Сначала я ничем не ободрялась, но потом взяла его за хвост и приподняла, а Марина говорила: «Вот молодец, молодец, клади его сюда на стол, вот так. Клади его сюда, только не на меня!» (Потому что Марина тоже очень боится червяков.) Я кладу его на стол и говорю: «Теперь Вы правда поверили, что я Вас люблю?» «Да, теперь я это знаю. Аля, ведь это был не червяк, а внутренность от пайковой селедки. Это было испытание». Я обиделась и говорю: «Марина, я Вам тоже скажу правду.
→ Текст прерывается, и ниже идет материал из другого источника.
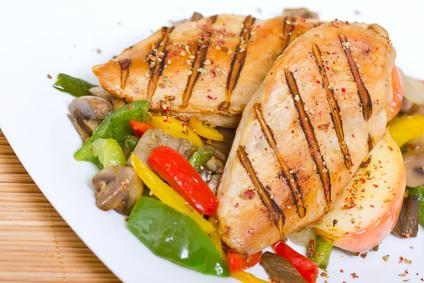 Kuřecí prsa na teplém salátu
Чтоб не взять червя, я готова была сказать, что я Вас ненавижу».
Май 1919 г.
В случае с «червяком» повинны были Шиллер и Жуковский, создавшие балладу «Кубок». «Кто, рыцарь ли знатный иль латник простой, в ту бездну прыгнет с высоты?» — декламировала я, расхаживая взад-вперед по нашей кухне и оттягивая неизбежный час занятий. Читательский восторг переполнял меня, я ощущала себя сопричастной событиям поэмы — да что там сопричастной! — тем самым «пажом молодым» ощущала я себя, который «уж в бездне пропал...».